What Turbonomic Brings to the Table
Turbonomic uses today’s extreme complexity of applications stacks, interdependencies, and public cloud service offerings to its advantage. This complexity may have prematurely ended the first era of autonomic computing in the early 2000s, but today we have the storage, memory, and compute power available to continuously feed deep learning algorithms with a massive stream of operations data (independent variables) and application performance, cost, and reliability data (dependent variables).
Turbonomic has created inference models that continuously watch and evaluate resource allocations and configurations within their individual business context. For example, the platform may see 100 Java apps running on top of a VMware hypervisor stack, all of them doing just fine. However, information coming from the vCenter API shows Turbonomic that 7 out of these 100 apps have been accumulating an increasing level of storage latency. API data from the DataDog APM shows no sign of user experience degradation and the ServiceNow API shows no tickets associated with any of these 7 apps. Turbonomic might now wait until Monday morning, as of course all of this happened over the weekend but is clearly not an emergency, to make an offer the VMware admin team will most likely not refuse:
“The following 7 apps show an increasing number of storage latency. This is due to increased use and the fact that all 7 of them share the same storage volume. Would you like me to tell vCenter to separate storage of these apps so that they share storage volumes with apps that are much less busy? Press OK to proceed.”
In reality, there would be hundreds or thousands of additional variables playing into this decision, some of which are based on hard and fast rules (regulatory compliance might not allow moving some or all of the data) while others will be based on lessons learned from approaching similar situations in the past in a similar manner. Maybe one of the 7 apps relies on other storage volumes that constantly exchange data with our culprit volume and therefore moving this volume might also require moving other volumes, which in turn could negatively affect different apps. While this type of inferencing might not be a challenge for deep learning models, human operators would most likely not be able to identify and cross-correlate the data necessary to arrive at the same conclusion.
Bringing Down Public Cloud Cost
Over-provisioning public cloud resources is typically seen as an insurance policy against performance problems and outages. Approximately 50% of public cloud resources are dedicated “insurance policies.” However, in many cases over-provisioning does not bring the desired protection but simply drains the organization of funding. AWS, Azure, and Google Cloud have little incentive to curb this waste as invoices paid for unused resources are a big part of what fuels public cloud vendors’ ability to compete by heavily investing into new services, data centers, or clever marketing campaigns.
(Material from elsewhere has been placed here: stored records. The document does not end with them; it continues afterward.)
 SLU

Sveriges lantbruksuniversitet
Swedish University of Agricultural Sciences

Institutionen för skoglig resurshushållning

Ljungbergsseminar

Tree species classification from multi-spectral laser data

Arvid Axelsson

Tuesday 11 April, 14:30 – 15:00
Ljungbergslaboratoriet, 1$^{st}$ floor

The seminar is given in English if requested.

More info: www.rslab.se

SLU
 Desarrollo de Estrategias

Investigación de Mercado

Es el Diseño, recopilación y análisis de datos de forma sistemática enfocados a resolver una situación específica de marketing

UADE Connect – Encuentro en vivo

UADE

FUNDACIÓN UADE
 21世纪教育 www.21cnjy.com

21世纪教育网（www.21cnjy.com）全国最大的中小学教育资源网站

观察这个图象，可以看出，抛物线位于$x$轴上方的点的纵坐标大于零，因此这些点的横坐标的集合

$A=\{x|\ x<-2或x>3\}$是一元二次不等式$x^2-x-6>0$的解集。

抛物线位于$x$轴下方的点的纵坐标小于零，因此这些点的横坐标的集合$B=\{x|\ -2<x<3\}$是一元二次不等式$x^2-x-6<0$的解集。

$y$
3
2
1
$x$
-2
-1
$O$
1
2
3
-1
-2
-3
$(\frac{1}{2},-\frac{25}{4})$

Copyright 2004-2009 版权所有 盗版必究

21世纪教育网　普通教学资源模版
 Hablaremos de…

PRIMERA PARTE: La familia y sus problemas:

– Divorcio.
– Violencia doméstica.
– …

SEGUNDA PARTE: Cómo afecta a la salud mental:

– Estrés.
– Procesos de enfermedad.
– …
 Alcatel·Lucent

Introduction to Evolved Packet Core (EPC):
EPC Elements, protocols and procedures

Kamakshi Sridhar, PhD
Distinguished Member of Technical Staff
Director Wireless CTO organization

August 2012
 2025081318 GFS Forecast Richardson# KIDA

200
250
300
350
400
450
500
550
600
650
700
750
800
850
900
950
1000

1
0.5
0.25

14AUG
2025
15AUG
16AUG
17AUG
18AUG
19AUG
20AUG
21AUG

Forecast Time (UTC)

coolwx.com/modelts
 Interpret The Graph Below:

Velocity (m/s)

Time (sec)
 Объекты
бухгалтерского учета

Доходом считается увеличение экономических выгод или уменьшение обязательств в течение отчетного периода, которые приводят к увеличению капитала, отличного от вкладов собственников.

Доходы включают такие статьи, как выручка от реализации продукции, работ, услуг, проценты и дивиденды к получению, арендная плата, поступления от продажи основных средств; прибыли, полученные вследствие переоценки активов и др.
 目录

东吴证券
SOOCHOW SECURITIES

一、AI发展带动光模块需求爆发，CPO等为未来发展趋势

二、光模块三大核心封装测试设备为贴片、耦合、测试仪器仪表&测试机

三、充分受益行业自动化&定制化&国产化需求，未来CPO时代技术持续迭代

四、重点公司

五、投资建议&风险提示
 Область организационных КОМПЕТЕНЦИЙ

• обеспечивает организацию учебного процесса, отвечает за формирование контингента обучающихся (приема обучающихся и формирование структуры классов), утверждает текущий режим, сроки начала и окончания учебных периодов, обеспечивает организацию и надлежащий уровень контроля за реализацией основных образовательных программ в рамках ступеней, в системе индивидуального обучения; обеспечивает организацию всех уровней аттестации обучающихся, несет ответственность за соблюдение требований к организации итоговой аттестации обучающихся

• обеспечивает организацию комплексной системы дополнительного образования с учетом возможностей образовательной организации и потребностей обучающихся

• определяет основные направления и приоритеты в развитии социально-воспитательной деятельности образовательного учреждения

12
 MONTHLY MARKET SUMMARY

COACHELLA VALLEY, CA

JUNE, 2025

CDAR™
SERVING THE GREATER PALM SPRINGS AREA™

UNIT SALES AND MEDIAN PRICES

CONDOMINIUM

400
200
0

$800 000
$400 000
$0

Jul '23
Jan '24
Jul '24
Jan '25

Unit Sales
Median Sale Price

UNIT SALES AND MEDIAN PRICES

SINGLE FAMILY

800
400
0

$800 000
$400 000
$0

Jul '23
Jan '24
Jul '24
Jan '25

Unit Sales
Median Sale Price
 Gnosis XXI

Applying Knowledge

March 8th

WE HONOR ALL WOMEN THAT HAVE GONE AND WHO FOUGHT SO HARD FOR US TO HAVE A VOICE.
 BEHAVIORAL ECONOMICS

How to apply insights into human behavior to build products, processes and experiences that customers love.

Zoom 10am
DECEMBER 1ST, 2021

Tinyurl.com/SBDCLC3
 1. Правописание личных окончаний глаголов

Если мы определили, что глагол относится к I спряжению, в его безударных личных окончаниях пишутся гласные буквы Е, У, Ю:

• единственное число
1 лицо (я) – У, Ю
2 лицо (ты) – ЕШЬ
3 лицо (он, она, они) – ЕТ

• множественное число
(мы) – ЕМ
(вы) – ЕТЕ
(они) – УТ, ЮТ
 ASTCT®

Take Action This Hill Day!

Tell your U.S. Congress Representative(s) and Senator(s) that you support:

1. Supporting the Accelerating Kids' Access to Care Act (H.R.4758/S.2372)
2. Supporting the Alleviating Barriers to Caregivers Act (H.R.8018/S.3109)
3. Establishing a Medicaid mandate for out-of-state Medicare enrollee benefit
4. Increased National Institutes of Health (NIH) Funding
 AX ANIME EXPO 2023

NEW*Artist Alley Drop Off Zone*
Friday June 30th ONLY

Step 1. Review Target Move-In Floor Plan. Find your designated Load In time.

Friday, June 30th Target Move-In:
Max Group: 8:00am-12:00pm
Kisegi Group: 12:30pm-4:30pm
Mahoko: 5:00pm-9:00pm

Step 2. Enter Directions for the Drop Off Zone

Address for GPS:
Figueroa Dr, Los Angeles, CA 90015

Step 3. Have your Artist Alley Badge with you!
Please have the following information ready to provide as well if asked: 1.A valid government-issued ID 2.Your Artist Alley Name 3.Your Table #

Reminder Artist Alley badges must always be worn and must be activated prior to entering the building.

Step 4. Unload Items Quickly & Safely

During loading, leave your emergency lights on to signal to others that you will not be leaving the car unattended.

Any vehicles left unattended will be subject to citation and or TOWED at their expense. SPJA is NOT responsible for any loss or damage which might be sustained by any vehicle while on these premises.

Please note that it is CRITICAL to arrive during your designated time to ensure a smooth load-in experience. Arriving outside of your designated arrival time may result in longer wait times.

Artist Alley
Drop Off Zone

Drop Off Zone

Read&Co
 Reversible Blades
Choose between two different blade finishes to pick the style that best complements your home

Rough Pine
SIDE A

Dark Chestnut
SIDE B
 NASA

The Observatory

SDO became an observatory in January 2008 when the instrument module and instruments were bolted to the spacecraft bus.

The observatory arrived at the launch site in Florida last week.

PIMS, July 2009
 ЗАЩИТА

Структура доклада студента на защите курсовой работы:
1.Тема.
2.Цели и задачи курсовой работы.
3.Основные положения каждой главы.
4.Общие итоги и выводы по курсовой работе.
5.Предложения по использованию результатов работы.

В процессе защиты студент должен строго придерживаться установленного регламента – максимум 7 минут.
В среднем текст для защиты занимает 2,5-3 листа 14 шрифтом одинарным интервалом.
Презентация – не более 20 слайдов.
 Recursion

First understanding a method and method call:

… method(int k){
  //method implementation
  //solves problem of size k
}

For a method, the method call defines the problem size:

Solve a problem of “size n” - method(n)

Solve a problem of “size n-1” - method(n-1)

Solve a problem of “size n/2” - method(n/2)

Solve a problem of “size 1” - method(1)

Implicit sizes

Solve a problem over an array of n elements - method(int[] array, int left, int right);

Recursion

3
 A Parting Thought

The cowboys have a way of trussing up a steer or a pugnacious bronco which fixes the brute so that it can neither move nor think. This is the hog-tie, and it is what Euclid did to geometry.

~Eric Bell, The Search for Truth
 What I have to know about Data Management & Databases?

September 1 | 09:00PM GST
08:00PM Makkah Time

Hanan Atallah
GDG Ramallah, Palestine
Based on the observation of thousands of similar application deployments across customers, the Turbonomic platform can make recommendation regarding where resources can be reallocated for increased efficiency, protection, or application performance. Customers receive advice where overallocation does not show any positive effect at all so that the respective services should be cancelled. For example, my cloud engineers may have created a number of failover resource targets that the application itself would not be able to use, maybe due to the fact that a certain service is not able to dynamically adjust its network configuration for the desired type of failover procedure. Not only will this lead to wasted funds, it also adds to the unknown operational risk for the organization.
Turbonomic + Instana + Watson = Autonomic Computing 2.0
The combination of Turbonomic (resource level), Instana (application code level), and Watson (AIOps) provides IBM with a very strong basis for getting Autonomic Computing right in the end. The vision is certainly exciting and the fact that Big Blue has placed some serious funds behind this crucial initiative is a clear signal for the competition to step up their game.